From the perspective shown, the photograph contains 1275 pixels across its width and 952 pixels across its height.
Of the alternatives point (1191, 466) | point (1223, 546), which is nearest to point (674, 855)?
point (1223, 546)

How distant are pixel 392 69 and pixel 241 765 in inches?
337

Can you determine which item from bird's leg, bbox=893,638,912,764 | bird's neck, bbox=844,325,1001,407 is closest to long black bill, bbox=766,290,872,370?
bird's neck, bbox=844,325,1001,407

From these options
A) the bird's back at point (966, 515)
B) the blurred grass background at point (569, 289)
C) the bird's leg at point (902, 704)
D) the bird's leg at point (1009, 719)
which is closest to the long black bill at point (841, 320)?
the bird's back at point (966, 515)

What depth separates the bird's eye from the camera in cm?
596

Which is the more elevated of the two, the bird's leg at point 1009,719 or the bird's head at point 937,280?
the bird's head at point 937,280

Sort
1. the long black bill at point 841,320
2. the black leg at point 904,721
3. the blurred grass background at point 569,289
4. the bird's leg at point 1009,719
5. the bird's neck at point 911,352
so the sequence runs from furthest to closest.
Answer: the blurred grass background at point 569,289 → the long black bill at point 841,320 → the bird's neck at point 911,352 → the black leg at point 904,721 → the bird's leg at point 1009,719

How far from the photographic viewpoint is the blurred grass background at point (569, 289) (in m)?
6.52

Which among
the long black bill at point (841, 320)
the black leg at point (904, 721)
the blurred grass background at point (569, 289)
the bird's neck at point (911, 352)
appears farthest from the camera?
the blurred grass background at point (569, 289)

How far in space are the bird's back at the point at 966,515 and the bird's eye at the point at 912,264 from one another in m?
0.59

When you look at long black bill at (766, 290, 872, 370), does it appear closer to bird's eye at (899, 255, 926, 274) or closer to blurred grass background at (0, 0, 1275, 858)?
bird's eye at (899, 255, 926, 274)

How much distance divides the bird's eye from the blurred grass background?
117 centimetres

WRITTEN REQUEST: Show the data once more, exactly as it was written.

RESULT FOR THIS EXERCISE:
From the perspective shown, the photograph contains 1275 pixels across its width and 952 pixels across its height.
Of the alternatives point (1191, 466) | point (1223, 546), which is nearest to point (674, 855)?
point (1223, 546)

How distant are pixel 392 69 and pixel 241 765 in inches?
337

Can you determine which item from bird's leg, bbox=893,638,912,764 | bird's neck, bbox=844,325,1001,407 is closest to long black bill, bbox=766,290,872,370?
bird's neck, bbox=844,325,1001,407

From these options
A) the bird's back at point (966, 515)
B) the blurred grass background at point (569, 289)
C) the bird's leg at point (902, 704)
D) the bird's leg at point (1009, 719)
which is closest to the long black bill at point (841, 320)?
the bird's back at point (966, 515)

What depth separates the bird's eye from the camera in cm?
596

Which is the more elevated of the two, the bird's leg at point 1009,719 or the bird's head at point 937,280?
the bird's head at point 937,280

Sort
1. the long black bill at point 841,320
2. the black leg at point 904,721
3. the blurred grass background at point 569,289
4. the bird's leg at point 1009,719
5. the bird's neck at point 911,352
so the sequence runs from furthest to closest.
Answer: the blurred grass background at point 569,289 → the long black bill at point 841,320 → the bird's neck at point 911,352 → the black leg at point 904,721 → the bird's leg at point 1009,719

How far from the photographic viewpoint is the blurred grass background at point (569, 289) (in m)?
6.52

Which among
the long black bill at point (841, 320)
the black leg at point (904, 721)
the blurred grass background at point (569, 289)
the bird's neck at point (911, 352)
appears farthest from the camera?
the blurred grass background at point (569, 289)

How far in space are the bird's back at the point at 966,515 and the bird's eye at the point at 912,264 from one another in m?
0.59

When you look at long black bill at (766, 290, 872, 370), does it appear closer to bird's eye at (899, 255, 926, 274) or closer to blurred grass background at (0, 0, 1275, 858)?
bird's eye at (899, 255, 926, 274)

How much distance divides the bird's eye from the blurred grass background?
117 centimetres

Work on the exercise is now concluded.